◆ **Task objective**
Every line with "Oregon" in it must be copied from the data.

◆ **Source data**
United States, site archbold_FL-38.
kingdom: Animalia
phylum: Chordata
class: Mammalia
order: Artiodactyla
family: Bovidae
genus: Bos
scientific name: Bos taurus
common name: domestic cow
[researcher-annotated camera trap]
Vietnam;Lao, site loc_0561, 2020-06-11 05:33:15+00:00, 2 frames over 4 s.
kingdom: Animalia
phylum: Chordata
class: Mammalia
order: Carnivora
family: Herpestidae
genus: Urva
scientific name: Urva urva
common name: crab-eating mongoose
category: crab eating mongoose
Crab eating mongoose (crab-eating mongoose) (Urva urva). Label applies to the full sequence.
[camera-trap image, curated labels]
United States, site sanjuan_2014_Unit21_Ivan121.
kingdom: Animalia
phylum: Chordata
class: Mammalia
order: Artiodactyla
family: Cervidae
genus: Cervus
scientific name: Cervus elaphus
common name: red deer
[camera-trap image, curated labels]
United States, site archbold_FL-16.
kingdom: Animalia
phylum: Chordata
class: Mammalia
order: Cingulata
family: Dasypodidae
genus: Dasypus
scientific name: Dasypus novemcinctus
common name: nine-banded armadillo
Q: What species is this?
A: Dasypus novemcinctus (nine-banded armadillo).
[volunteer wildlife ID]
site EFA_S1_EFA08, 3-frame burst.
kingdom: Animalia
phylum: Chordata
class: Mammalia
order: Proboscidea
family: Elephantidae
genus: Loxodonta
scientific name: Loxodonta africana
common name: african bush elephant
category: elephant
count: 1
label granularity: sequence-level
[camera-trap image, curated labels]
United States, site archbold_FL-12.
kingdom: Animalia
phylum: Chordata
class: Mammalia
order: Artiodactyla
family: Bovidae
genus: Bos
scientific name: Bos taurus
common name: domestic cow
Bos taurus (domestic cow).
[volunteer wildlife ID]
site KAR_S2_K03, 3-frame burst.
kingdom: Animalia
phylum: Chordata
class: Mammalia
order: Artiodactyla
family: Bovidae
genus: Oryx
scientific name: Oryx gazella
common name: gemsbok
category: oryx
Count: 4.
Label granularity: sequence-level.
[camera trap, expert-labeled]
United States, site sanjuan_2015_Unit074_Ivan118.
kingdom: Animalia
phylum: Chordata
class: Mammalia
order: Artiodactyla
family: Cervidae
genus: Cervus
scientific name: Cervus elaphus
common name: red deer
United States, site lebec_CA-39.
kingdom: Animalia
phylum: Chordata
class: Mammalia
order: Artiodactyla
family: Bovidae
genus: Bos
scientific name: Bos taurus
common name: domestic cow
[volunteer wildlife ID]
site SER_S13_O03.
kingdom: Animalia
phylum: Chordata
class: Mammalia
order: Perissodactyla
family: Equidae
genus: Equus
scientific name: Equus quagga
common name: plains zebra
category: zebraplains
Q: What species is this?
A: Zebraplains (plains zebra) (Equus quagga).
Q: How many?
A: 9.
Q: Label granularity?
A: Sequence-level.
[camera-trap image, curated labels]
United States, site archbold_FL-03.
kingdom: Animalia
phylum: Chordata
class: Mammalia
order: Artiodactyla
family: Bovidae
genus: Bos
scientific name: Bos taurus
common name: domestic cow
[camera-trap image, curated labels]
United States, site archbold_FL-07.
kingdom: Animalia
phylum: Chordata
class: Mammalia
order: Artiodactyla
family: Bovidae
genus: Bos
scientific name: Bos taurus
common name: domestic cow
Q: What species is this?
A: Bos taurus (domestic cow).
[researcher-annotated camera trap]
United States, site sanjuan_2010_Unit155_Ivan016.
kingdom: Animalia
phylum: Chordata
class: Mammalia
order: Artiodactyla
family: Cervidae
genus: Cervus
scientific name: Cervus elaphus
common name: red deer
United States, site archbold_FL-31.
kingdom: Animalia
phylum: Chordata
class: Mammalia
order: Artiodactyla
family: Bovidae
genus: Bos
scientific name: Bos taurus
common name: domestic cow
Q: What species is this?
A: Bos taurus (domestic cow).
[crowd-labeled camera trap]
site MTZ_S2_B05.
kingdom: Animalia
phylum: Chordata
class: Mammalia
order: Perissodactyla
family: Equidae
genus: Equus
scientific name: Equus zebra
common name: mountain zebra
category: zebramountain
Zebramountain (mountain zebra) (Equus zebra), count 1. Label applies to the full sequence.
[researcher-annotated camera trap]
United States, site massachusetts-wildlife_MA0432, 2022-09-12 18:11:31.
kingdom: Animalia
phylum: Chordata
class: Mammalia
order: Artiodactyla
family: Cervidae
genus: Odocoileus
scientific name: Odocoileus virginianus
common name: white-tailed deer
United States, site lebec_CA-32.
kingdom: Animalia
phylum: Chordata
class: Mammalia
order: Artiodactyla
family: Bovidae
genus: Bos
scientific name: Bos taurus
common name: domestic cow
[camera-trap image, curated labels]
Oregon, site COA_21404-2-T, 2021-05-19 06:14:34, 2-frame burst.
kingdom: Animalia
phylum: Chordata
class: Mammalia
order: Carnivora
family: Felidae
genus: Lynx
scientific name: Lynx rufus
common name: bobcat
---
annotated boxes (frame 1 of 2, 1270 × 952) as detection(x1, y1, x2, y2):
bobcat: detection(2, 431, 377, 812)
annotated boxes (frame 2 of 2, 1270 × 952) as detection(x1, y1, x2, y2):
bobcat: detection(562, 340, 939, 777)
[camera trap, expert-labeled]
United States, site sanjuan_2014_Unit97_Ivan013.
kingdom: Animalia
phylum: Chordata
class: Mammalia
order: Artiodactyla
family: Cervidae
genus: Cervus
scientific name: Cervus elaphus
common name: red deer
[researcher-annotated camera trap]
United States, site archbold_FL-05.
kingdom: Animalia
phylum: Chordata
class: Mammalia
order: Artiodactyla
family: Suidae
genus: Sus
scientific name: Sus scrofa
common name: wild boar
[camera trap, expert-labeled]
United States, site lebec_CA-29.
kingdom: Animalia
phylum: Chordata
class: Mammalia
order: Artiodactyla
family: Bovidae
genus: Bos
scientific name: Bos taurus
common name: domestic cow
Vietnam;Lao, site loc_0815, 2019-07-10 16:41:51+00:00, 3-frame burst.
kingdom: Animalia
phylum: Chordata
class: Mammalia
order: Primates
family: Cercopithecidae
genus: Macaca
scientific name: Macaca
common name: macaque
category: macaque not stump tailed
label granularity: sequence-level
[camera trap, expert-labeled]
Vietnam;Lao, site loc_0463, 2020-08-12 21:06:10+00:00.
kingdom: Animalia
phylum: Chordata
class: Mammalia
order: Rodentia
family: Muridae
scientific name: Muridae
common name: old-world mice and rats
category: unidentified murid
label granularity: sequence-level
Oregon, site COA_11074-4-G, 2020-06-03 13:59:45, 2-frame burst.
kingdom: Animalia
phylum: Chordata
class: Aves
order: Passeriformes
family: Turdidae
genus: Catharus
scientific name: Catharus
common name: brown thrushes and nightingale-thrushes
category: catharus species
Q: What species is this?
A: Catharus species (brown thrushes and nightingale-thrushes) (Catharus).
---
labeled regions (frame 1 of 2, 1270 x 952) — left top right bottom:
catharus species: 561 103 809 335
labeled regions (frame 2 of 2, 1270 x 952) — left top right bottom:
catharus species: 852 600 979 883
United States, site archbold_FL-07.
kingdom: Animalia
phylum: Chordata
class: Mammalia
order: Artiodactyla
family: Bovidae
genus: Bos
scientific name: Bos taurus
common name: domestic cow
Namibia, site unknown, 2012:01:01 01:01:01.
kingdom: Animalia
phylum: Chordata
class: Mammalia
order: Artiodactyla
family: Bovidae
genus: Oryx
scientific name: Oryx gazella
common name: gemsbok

◆ **Answer for the task**
Oregon, site COA_21404-2-T, 2021-05-19 06:14:34, 2-frame burst.
Oregon, site COA_11074-4-G, 2020-06-03 13:59:45, 2-frame burst.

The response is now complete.